[Consigne] Relevez, s'il vous plaît, toutes les personnes nommées dans l'article ci-dessous, sans compter son auteur.

[Texte]
>>>
Par KARL LASKE, Libération, 23 avril 2010
Presque tous les jours, les hommes de Charles Pasqua se plaignent des «méthodes policières» devant la Cour de justice de la République. Leurs gardes à vue ont été expéditives. Certains ont été contraints de signer des déclarations préécrites. Hier, Bernard Dubois, l’ancien patron de l’office de ventes d’armes du ministère de l’Intérieur (Sofremi), nommé par Pasqua, s’est souvenu des pressions exercées par un policier. «Ce n’est pas les réponses qu’on attend de vous, lui aurait-on dit. On veut que vous nous donniez M. Pasqua.» Dubois a craqué, forcément.
Lors de son interrogatoire, il avait parlé d’un «pillage» organisé. «Je n’ai jamais été au courant d’un système de financement», dit-il aujourd’hui. Le président Henri Claude Le Gall égrène la liste des «rétrocommissions» gérées par l’intermédiaire Etienne Leandri et le marchand d’armes Pierre Falcone. L’une d’elles a bénéficié au propre fils du ministre, Pierre-Philippe Pasqua, qui sera entendu mardi.
Pour la Cour, l’affaire commence en 1993 par la désignation par Pasqua d’un nouvel état-major à l’office d’armement. Bernard Dubois apprend sa nomination par l’intermédiaire clé, celui-là même qui a gratifié le fils Pasqua. «M. Leandri m’avait fait savoir que j’allais être convoqué par M. Pasqua, raconte-t-il. Et puis j’ai reçu un coup de téléphone du ministre un samedi, à 11 heures du soir. Le lundi suivant, M. Pasqua m’a donné la mission de diriger la Sofremi. Je suis un patriote discipliné. J’ai dit : "Bien M. le ministre."»
<<<
[Données de l'exercice]
>>>
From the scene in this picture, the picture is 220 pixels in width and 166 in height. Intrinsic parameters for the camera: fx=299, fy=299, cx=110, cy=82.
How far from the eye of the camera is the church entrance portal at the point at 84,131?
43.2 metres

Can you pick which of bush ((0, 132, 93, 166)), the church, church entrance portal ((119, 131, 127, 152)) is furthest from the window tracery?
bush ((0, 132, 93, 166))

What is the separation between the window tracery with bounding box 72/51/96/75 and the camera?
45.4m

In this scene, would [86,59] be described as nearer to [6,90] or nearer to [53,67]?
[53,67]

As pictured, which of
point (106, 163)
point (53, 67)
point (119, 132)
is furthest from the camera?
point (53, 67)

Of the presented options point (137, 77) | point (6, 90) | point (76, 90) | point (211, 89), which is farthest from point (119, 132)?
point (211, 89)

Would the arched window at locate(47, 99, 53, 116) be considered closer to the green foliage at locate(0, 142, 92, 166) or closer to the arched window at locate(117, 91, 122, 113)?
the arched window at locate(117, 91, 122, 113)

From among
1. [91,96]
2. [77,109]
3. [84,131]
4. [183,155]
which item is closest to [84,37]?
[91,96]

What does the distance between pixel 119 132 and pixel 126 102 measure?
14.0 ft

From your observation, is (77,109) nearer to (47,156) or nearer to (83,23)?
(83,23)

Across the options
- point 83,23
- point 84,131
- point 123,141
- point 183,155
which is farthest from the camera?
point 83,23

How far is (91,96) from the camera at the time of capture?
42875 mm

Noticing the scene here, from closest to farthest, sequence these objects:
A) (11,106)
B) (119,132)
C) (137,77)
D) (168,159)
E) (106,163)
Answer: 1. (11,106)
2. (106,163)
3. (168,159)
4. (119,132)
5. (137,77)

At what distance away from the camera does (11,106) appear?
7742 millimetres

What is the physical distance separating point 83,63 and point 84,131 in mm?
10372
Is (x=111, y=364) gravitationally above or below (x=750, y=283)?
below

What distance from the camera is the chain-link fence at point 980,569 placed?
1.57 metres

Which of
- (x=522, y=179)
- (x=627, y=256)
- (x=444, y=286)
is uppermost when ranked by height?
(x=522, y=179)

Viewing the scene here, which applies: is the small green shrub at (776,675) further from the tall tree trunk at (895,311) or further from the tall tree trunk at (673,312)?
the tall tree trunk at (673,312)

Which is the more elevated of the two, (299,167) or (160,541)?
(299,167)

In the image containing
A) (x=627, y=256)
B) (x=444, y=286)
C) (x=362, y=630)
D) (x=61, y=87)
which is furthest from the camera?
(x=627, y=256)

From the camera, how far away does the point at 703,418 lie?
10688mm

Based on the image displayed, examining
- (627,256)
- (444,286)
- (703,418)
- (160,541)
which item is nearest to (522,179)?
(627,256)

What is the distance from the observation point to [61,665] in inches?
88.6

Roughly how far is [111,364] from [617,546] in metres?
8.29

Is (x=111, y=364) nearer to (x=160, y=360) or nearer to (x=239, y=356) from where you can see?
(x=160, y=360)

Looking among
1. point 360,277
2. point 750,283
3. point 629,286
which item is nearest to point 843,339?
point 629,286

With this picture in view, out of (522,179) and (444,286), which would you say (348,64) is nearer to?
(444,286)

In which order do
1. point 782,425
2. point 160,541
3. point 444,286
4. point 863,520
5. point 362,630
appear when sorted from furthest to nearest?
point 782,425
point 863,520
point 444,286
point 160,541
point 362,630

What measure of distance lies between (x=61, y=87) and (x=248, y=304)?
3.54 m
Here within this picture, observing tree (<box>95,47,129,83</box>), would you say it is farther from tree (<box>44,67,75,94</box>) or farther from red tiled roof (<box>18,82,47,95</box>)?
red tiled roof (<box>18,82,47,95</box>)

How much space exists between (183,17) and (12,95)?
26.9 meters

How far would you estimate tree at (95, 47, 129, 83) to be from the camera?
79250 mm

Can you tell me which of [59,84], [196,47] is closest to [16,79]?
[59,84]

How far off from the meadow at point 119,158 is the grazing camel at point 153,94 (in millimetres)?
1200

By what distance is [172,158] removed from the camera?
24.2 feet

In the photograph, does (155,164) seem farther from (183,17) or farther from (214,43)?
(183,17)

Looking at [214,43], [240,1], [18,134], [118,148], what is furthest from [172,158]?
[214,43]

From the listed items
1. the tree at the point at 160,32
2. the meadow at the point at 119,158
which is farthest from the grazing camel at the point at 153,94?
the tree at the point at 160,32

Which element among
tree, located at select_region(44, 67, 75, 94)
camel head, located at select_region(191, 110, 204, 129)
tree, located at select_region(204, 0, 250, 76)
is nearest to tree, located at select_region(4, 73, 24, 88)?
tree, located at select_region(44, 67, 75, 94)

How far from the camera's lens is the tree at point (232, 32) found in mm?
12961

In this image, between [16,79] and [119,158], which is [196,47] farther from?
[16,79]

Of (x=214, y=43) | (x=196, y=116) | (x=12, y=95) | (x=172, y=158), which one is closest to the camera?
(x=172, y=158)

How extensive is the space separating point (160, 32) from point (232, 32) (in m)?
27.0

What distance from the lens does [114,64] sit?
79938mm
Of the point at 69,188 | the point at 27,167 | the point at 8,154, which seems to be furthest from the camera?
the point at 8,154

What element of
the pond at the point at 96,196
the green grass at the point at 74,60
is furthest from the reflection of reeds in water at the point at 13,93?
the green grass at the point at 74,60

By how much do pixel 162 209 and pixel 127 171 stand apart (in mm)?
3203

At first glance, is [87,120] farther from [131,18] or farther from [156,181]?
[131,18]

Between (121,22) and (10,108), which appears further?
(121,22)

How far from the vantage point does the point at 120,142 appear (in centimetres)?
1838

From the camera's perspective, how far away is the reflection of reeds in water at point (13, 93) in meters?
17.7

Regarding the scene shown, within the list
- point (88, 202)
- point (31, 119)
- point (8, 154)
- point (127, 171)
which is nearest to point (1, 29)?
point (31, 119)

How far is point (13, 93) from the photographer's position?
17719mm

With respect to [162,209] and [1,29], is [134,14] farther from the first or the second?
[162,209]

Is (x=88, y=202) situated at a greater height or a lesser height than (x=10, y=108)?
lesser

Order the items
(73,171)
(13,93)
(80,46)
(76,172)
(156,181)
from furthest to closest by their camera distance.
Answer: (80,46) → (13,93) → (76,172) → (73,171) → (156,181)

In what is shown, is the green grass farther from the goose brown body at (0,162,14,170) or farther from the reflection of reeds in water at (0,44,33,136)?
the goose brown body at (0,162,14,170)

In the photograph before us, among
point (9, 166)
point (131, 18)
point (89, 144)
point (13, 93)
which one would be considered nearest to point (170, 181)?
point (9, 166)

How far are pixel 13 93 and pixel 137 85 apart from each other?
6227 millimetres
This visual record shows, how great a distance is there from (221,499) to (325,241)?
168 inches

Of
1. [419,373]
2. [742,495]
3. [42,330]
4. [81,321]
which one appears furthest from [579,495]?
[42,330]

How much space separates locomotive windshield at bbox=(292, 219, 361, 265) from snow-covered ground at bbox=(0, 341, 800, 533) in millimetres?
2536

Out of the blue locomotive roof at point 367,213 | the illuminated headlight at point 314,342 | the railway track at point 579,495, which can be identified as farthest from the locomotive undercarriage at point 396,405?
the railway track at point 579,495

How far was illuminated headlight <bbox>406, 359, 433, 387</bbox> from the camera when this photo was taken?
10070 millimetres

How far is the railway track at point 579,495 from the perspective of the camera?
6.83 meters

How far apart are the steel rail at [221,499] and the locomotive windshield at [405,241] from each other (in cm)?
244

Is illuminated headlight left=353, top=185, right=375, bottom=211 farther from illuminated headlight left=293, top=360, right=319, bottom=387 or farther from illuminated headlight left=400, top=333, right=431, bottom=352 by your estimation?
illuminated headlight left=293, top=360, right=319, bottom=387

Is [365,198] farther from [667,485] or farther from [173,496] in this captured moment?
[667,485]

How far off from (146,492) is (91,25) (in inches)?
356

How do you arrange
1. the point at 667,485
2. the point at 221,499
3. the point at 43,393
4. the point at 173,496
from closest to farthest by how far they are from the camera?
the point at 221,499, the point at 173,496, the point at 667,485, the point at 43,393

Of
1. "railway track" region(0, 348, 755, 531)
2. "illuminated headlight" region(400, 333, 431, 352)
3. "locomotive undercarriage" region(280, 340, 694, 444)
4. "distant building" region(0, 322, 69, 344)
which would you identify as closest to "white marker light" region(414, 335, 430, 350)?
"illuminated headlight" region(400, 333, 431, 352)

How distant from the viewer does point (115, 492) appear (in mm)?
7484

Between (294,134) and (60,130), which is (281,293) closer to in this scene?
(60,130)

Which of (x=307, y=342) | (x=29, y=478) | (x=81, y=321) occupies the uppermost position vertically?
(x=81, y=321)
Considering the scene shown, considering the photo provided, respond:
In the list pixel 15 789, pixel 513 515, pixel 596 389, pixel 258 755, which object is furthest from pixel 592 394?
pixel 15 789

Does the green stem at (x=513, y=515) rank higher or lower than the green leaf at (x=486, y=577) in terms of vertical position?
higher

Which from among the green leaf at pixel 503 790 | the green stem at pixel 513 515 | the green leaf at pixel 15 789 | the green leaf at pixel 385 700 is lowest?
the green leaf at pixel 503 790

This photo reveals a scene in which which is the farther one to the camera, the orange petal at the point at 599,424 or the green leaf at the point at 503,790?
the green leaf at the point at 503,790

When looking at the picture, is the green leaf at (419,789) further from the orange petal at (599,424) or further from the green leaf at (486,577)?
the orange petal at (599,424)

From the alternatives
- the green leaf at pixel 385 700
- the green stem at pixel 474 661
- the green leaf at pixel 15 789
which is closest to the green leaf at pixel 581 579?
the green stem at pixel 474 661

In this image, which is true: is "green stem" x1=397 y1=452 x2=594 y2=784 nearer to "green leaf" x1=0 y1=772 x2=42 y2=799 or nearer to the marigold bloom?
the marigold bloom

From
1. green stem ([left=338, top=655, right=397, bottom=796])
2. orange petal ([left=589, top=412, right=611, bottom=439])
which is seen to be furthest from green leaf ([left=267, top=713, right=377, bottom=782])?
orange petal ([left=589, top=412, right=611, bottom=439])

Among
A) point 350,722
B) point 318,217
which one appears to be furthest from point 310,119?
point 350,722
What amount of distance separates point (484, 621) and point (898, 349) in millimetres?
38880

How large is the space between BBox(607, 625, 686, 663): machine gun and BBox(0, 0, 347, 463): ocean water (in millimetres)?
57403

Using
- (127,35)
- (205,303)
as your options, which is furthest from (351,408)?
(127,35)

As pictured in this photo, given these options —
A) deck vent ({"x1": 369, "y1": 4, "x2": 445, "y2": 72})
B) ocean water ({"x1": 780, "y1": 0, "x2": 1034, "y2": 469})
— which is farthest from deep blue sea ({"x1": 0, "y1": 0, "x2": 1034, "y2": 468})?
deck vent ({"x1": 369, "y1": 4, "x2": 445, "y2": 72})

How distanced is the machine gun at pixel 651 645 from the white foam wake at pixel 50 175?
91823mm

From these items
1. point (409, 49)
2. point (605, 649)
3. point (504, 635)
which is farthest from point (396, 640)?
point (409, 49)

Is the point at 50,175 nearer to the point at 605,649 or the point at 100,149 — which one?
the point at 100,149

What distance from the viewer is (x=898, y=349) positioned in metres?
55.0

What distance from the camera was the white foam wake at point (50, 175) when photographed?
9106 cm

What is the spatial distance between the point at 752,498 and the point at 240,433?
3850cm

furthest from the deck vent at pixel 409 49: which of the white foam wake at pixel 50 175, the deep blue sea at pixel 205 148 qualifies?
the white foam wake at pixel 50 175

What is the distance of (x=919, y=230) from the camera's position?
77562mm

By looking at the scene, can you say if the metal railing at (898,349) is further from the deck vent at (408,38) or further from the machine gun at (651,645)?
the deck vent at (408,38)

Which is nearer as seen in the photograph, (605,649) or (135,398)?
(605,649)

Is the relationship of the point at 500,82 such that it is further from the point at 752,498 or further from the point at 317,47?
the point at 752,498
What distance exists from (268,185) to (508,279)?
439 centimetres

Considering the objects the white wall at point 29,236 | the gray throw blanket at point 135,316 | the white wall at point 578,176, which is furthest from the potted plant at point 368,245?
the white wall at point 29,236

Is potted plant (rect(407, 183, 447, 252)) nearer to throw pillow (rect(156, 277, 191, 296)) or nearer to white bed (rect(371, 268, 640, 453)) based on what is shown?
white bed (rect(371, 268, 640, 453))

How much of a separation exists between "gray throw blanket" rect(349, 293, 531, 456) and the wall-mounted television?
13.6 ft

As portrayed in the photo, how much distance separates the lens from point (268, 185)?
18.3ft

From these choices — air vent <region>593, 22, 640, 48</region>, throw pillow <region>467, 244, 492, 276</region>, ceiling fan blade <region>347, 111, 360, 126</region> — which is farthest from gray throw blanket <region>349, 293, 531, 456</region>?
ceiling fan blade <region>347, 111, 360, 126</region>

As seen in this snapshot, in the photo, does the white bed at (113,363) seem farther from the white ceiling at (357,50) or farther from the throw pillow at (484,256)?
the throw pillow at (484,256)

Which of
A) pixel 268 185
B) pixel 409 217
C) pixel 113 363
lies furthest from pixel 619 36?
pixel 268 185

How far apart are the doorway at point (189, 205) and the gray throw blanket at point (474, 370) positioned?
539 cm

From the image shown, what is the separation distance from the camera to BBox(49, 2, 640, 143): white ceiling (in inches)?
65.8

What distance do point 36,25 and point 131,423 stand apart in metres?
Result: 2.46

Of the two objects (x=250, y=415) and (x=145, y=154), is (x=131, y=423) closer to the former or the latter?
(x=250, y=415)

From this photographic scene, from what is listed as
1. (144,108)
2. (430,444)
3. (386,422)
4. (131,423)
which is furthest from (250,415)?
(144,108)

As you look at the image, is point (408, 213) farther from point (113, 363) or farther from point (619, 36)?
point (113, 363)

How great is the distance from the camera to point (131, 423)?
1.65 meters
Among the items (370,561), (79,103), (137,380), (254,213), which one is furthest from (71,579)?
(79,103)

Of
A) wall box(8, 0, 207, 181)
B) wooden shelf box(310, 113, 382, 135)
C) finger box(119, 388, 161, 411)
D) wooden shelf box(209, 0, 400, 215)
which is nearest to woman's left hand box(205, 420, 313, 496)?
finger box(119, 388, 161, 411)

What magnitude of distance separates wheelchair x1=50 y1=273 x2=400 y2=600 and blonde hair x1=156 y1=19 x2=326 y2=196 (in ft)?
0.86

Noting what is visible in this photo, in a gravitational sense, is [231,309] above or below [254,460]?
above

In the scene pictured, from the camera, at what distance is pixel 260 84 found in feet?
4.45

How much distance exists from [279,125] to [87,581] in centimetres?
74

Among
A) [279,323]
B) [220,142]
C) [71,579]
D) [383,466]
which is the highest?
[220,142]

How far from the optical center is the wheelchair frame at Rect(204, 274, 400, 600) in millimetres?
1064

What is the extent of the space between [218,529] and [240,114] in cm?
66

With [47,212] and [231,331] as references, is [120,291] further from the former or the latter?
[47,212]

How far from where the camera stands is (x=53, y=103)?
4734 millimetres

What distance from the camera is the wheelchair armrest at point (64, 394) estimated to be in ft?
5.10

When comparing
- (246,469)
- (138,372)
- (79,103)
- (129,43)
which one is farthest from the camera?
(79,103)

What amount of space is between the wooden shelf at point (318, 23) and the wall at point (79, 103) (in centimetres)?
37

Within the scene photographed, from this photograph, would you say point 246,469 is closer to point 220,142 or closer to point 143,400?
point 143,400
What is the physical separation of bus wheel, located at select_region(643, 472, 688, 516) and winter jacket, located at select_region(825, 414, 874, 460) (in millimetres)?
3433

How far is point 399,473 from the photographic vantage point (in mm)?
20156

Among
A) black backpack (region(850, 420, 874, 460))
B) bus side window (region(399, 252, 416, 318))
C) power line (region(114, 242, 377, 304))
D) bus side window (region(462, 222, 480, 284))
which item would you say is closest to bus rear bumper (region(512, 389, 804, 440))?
<<<
[Corrigé]
- Charles Pasqua
- Bernard Dubois
- Henri Claude Le Gall
- Etienne Leandri
- Pierre Falcone
- Pierre-Philippe Pasqua